Right in the middle of it the phone rang again and I had to wade back into the livingroom. It was Pat, but I didn't lace into him for dragging me out of the tub because I was too anxious to get the news.

He chuckled when I answered and said, "What kind of hours do you keep, pal?"

"If you knew you'd want to change jobs with me. Velda said you have something on Feeney. What gives?"

He got right down to cases. "When I put out feelers on him they all came back negative. This morning I had one in the mail from the Coast, a return feeler from an upstate sheriff. It seems like Feeney Last answers the description of a guy who is wanted for murder. The only catch is that the guy who could identify him is dead and they have to go from the poop he gave them."

"That's something." I thought it over, knowing that a mug like Feeney wouldn't be hard to describe. A greaseball. "What are you going to do about it?"

"I wrote for the finer details. If it fits we'll put out a call for him. I had copies made of his picture on the gun license and forwarded them to the sheriff to see if Feeney could be identified there."

"At least it's handy to have, Pat. He can always be held for suspicion if we need him... and if we can find him."

"O.K., then, I just thought I'd let you know. I have a death on my hands and I have to do the report."

"Anybody we know?" I asked.

"Not unless you hang around the tourist traps. She was a hostess at the Zero Zero Club."

My hand tightened around the receiver. "What did she look like, Pat?"

"Bleached blonde about thirty. Nice looking, but a little on the hard side. The coroner calls it suicide. There was a farewell note in her handbag along with complete identification."

I didn't need to know her name. There might have been a dozen bleached blondes in the Zero Zero, but I was willing to bet anything I had I knew who this one was. I said, "Suicide, Pat?"

He must have liked the flatness of my words. He came back with, "Suicide beyond doubt, Mike. Don't try to steer this one into murder!"

"Was her name Ann Minor?"

"Yes... you... how did... ?"

"Is the body in the morgue?"

"That's right."

"Then meet me there in twenty minutes, hear?"

It took me forty-five minutes to get there and Pat was pacing up and down outside the place.
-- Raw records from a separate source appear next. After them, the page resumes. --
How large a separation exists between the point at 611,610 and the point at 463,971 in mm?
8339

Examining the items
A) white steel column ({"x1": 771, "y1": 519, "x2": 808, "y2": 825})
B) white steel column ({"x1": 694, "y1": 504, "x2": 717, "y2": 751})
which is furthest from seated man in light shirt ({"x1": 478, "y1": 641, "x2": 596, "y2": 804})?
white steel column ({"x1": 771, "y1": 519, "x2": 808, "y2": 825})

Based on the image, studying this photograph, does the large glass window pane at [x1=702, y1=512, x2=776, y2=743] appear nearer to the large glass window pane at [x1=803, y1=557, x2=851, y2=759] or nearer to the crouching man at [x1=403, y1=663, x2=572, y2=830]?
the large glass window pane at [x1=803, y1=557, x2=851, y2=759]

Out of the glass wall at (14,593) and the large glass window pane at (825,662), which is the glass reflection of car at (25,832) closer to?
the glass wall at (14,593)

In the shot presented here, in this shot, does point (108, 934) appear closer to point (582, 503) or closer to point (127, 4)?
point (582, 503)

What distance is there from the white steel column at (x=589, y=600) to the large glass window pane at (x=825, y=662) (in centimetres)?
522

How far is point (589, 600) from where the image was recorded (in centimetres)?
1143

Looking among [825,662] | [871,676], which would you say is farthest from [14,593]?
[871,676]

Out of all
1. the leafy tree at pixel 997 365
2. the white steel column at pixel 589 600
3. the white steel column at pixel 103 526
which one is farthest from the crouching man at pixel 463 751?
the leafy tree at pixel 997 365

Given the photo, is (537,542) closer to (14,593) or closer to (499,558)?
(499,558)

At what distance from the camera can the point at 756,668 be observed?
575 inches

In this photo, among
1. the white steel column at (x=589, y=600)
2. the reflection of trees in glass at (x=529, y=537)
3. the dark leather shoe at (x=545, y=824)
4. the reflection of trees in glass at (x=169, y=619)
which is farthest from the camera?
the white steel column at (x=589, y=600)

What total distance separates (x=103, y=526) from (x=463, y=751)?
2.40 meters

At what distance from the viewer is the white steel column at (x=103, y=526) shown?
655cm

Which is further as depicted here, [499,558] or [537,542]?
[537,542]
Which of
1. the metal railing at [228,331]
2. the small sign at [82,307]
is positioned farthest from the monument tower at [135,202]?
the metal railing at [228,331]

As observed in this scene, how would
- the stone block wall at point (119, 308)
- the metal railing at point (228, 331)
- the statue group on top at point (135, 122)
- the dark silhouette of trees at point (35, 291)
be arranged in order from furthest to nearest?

When he saw my face his eyes screwed up and he shook his head disgustedly. "I hope they don't try to keep you here," he said. "I've seen better-looking corpses than you."

He went inside, over to the slab where the body was laid out. Pat pulled back the sheet and waited. "Know her?"

I nodded.

"Anything to do with the Sanford case?"

I nodded again.

"Damn you, Mike. One day the coroner is going to beat your head off. He's positive she was a suicide."

I took the corner of the sheet from his hand and covered her face up again. "She was murdered, too, Pat."

"O.K., pal, let's go some place and talk about it. Maybe over lunch."

"I'm not hungry." I was thinking of how she looked last night. She had wanted to be important to someone. To me. She was important to someone else, too.

Pat tugged at my sleeve. "Well, I'm hungry and murder won't spoil my dinner any. I want to know how a pretty suicide like this can be murder."

There was a spaghetti joint a few blocks away so we walked over to it. Pat ordered a big lunch and I had a bottle of red wine for myself. After the stuff was served I started the ball rolling with, "What's your side of it, Pat?"

"Her name is Ann Minor... which you seemed to know. She worked for Murray Candid as a hostess four years. Before that a dancing career in lesser clubs, and before that a tour with a carnival as a stripper. Home life, nil. She had a furnished apartment uptown and the super said she was a pretty decent sort.